Happy Friday beer lovers, and thanks for stopping into FNBB. Grab a cold one and come discuss beer with us.
Last Friday I was lucky enough to get a special tour of the Gordon Biersch production brewery in San Jose CA and I want to share my impressions.
Gordon Biersch was founded by Dan Gordon and Dean Biersch in 1988 in Palo Alto CA, has their beer distributed nationally, and pubs in 18 states and DC. According to their website their capacity is 3.1 million gallons per year, making them the largest brewery in the SF Bay area.
Head Brewer Dan Gordon is Munich-trained, enormously proud of that, and GB sticks to German-style beers brewed by Reinheitsgebot rules.
A lot of American craft brewers pride themselves on their creativity; this includes most of the best American brewers and a lot of the other kind. Dan is happy to brew really good beer every day without inventing new recipes and new styles.
The homebrew club was able to arrange a private tour, led by co-owner and Head Brewer Dan Gordon, that was probably the best brewery tour I'll ever be part of, and not just because of Dan's generosity with the free samples. [if their home page is still showing the Limited Release Dunkles, we drank that straight from the lagering tank. YUM!]
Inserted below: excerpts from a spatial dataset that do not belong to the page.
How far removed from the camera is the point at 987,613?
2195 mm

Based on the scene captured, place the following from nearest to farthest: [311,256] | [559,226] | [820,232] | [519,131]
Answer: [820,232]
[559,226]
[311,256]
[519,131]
I've seen enormous corporate beer factories, but they talk about stuff like how many bottles per hour come out, not about technical details of mashing. And I've seen smallish 5-10 barrel breweries that are really only scaled-up homebrew systems without the sophisticated automation and process control of the big boys. GB is a very impressive medium-size brewery. Dan's comment on the bottling line wasn't about throughput, it was how much air gets into the bottle, which determines shelf life. It was a German bottling line. The Munich training shows in his preference for German equipment as well as German styles.
GB is also a big contract brewer; they make German styles under the JosephsBrau label for Trader Joe's, also some of Costco's "Kirkland" beers. We didn't recognize all the packaging we saw; I think there were also some ales I've seen at TJ's. I believe the label has to show the real production location so if it says San Jose it's almost certainly from GB.
More detail and pictures at our club website.
I'm out at the regular monthly meeting of the homebrew club and will stop by the comments later. What are you drinking? Who's brewing?